TASK DESCRIPTION
Copy the film review excerpt starting at "My problem with" and stopping after "what was happening.", with "dialogue" renamed to "conversation" each time it appears.

GIVEN PASSAGE
====

Don’t ask me specifics on the plot because, well, I don’t know. But here’s what I do know: John David Washington is enlisted to stop the detonation of a temporal bomb. To do so, he has to team up with Robert Pattinson and utilize time travel. Look at that, I dumbed down the plot. A pat on the back would be appreciated. 

Muffled Dialogue

My problem with the film is, as mentioned above, I couldn’t understand most of what was going on. The sound mixing seemed off: it was really difficult for me to hear the dialogue. Someone would spill some important exposition to move the plot along and next thing you know, we’re on to a new scene. When the characters spoke while wearing masks, it was especially difficult to hear what was going on; it gave me flashbacks to Nolan’s 2012 flick “The Dark Knight Rises,” when you could barely understand Bane’s villainous monologues. The booming score by Ludwig Göransson also drowned out some of the dialogue. But thanks to the power of deduction and inference, I was able to piece together what was happening.

====

LISTED ENTRIES
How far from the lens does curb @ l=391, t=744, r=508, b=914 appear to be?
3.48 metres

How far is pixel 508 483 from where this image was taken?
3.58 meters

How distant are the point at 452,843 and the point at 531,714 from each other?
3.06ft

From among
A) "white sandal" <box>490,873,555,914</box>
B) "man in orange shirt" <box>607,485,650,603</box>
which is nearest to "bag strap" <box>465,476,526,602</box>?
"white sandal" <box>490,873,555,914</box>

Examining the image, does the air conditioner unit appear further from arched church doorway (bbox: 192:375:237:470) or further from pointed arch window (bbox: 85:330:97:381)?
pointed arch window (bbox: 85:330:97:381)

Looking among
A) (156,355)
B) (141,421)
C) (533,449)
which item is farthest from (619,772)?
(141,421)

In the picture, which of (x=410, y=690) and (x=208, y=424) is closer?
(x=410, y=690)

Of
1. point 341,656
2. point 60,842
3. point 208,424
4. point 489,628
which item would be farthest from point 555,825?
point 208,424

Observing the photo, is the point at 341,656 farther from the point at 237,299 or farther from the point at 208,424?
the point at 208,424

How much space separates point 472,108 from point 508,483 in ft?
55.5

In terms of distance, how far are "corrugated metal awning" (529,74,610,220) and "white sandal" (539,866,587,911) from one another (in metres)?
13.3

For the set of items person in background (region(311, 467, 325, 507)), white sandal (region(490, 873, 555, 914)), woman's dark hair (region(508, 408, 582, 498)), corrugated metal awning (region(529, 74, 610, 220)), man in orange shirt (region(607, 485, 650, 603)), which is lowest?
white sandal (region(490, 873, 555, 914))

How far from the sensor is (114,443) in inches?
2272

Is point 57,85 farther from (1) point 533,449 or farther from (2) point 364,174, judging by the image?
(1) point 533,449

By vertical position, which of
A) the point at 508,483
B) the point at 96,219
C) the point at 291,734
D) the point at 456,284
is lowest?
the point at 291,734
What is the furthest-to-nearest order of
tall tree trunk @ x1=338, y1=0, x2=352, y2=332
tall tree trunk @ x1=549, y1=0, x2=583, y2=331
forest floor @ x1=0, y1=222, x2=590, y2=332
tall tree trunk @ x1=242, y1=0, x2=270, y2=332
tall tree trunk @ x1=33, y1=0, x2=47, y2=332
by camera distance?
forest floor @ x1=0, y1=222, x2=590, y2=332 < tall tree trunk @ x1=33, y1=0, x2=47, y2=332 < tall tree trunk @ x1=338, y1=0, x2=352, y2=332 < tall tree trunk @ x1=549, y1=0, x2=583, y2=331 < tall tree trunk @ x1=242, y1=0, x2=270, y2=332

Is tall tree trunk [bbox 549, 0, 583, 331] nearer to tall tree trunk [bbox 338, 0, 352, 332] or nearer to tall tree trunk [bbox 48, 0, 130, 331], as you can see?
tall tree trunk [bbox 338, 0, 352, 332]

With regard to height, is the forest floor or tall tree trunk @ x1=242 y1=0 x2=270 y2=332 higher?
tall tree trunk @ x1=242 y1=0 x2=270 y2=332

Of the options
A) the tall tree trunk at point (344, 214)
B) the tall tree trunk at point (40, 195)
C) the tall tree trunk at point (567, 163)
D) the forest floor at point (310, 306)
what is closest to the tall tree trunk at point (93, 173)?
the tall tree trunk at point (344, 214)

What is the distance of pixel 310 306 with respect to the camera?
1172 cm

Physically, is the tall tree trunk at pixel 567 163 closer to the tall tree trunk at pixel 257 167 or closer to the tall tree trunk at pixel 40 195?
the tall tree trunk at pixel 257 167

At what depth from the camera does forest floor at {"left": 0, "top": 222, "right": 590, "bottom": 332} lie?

====

RESPONSE TO THIS EXERCISE
My problem with the film is, as mentioned above, I couldn’t understand most of what was going on. The sound mixing seemed off: it was really difficult for me to hear the conversation. Someone would spill some important exposition to move the plot along and next thing you know, we’re on to a new scene. When the characters spoke while wearing masks, it was especially difficult to hear what was going on; it gave me flashbacks to Nolan’s 2012 flick “The Dark Knight Rises,” when you could barely understand Bane’s villainous monologues. The booming score by Ludwig Göransson also drowned out some of the conversation. But thanks to the power of deduction and inference, I was able to piece together what was happening.